» **Exercise description**
Repeat only the stretch of lines below that runs from the line with "A bright and" through the line with "a bouquet of", unaltered.

Data for review START

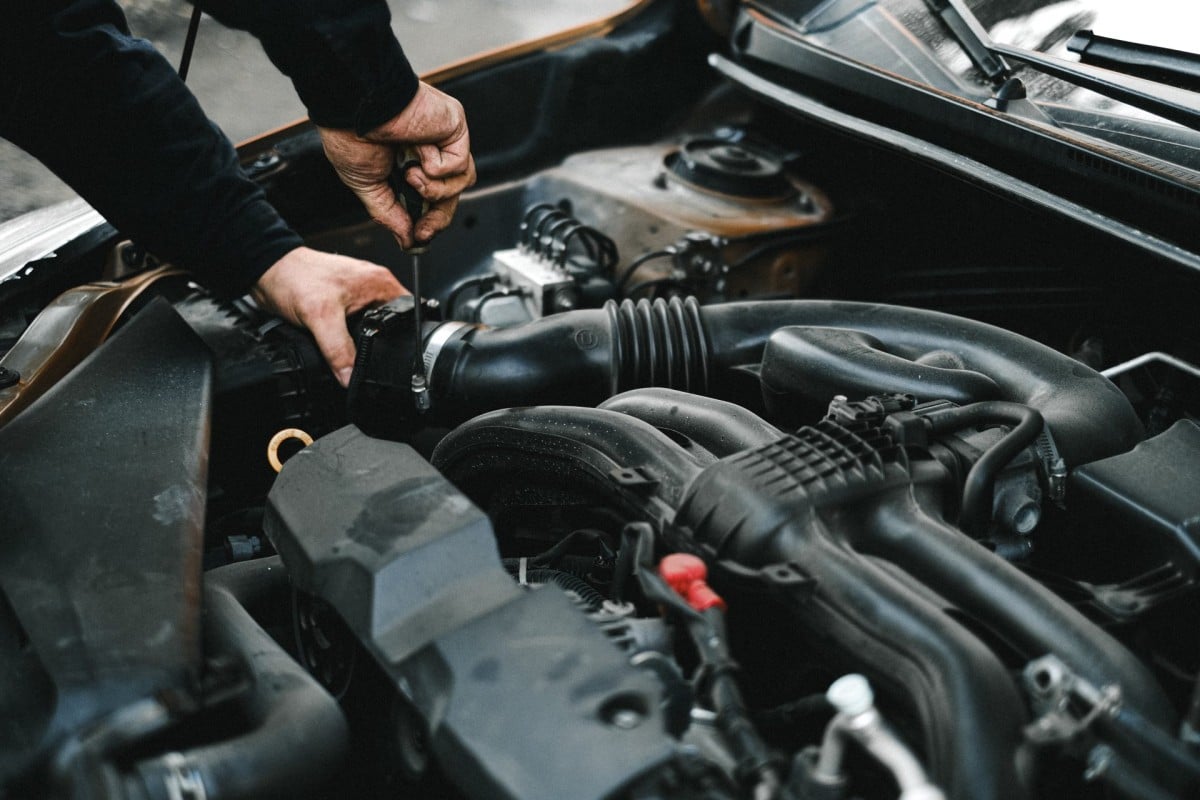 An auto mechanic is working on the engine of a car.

Data for review END
Data for review START

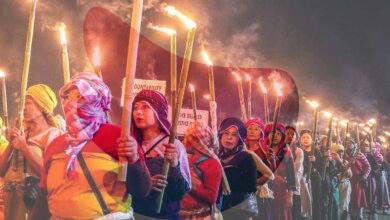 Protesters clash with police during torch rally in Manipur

Data for review END
Data for review START

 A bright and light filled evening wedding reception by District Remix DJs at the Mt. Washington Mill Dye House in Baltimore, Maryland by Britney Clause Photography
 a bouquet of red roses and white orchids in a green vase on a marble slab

Data for review END

» **Exercise solution**
 A bright and light filled evening wedding reception by District Remix DJs at the Mt. Washington Mill Dye House in Baltimore, Maryland by Britney Clause Photography
 a bouquet of red roses and white orchids in a green vase on a marble slab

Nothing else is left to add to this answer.